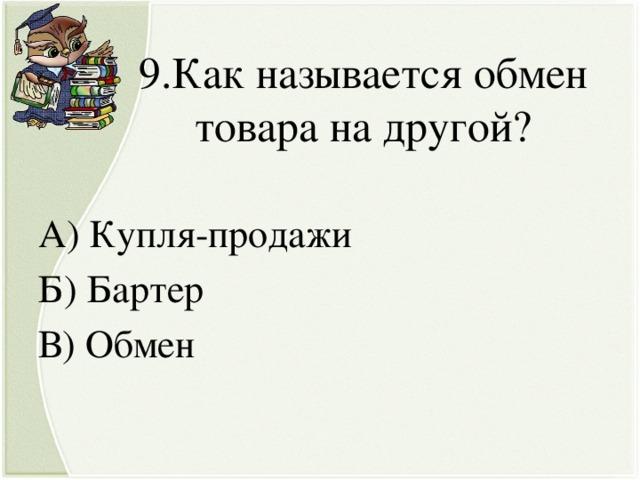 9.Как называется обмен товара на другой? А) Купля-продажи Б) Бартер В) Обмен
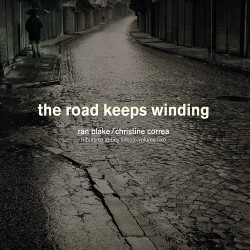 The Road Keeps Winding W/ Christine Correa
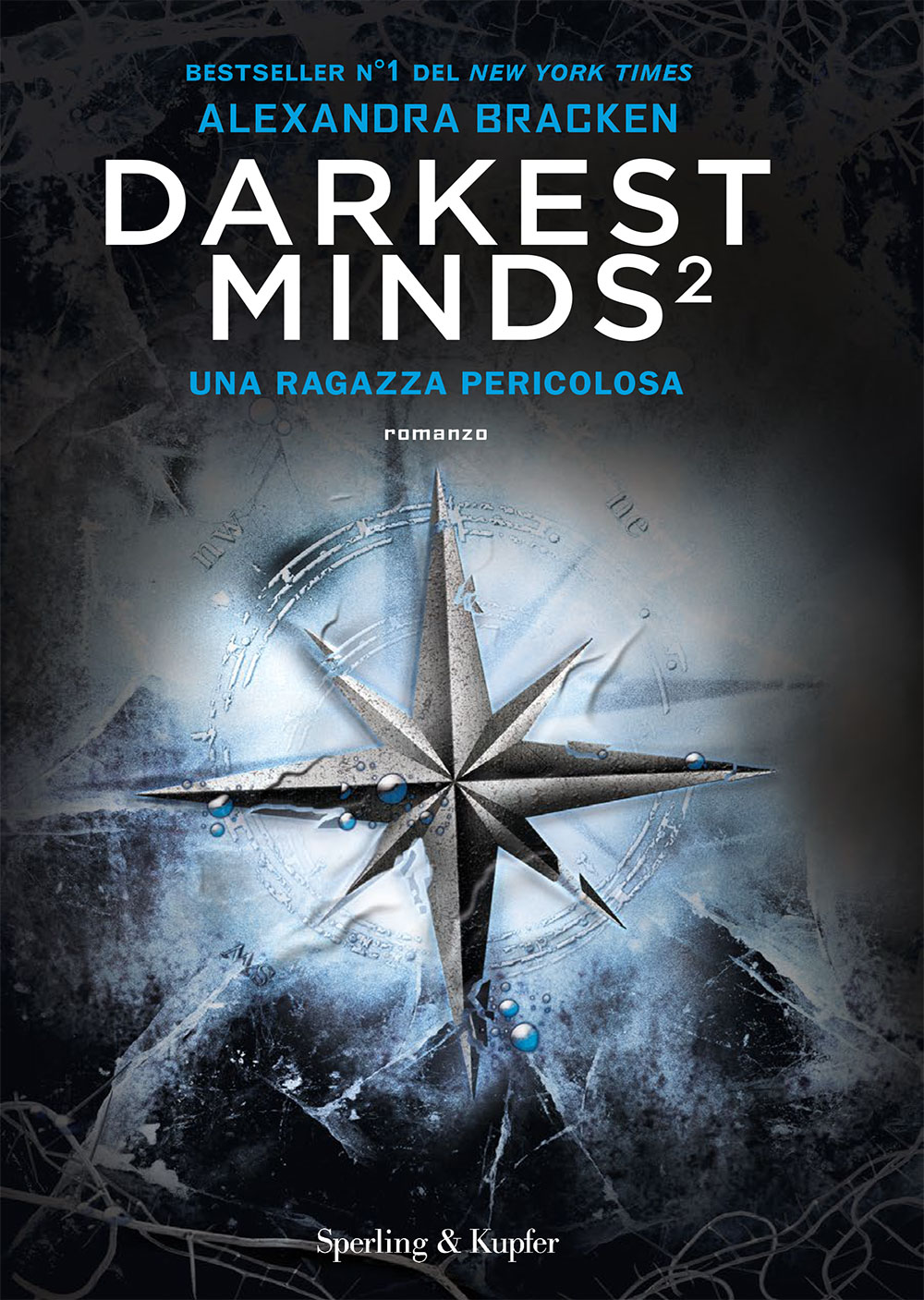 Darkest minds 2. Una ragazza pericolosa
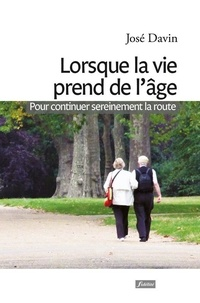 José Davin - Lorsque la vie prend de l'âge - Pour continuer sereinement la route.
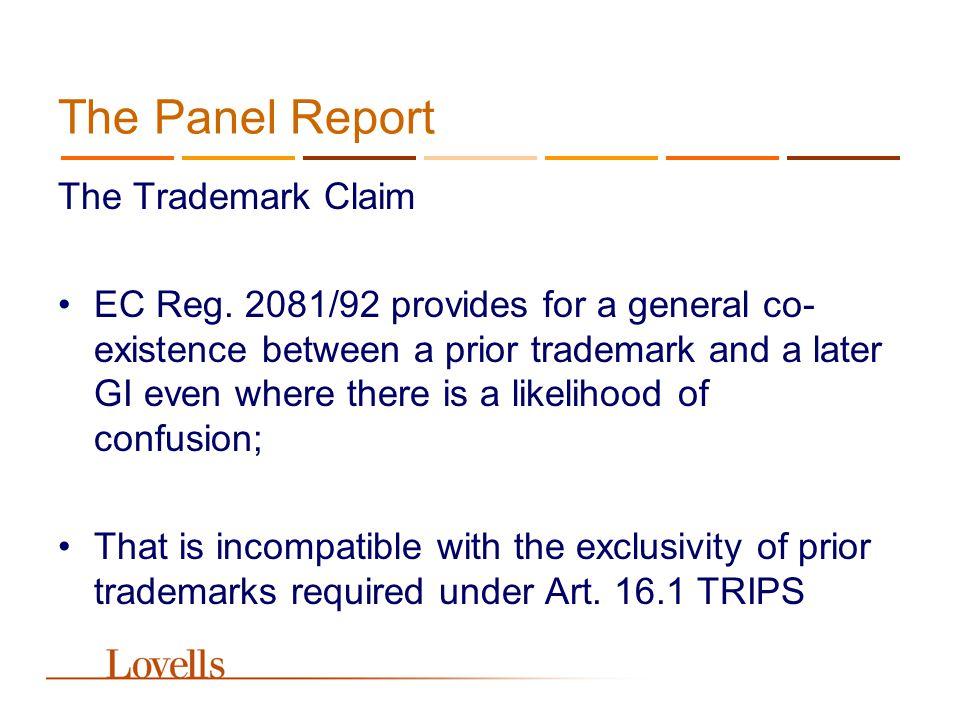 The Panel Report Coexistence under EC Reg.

----

Begin at the line containing "José Davin - Lorsque" and copy every line through the end of the data above exactly, omitting the pictures.

| Solution below |
 José Davin - Lorsque la vie prend de l'âge - Pour continuer sereinement la route.
 The Panel Report Coexistence under EC Reg.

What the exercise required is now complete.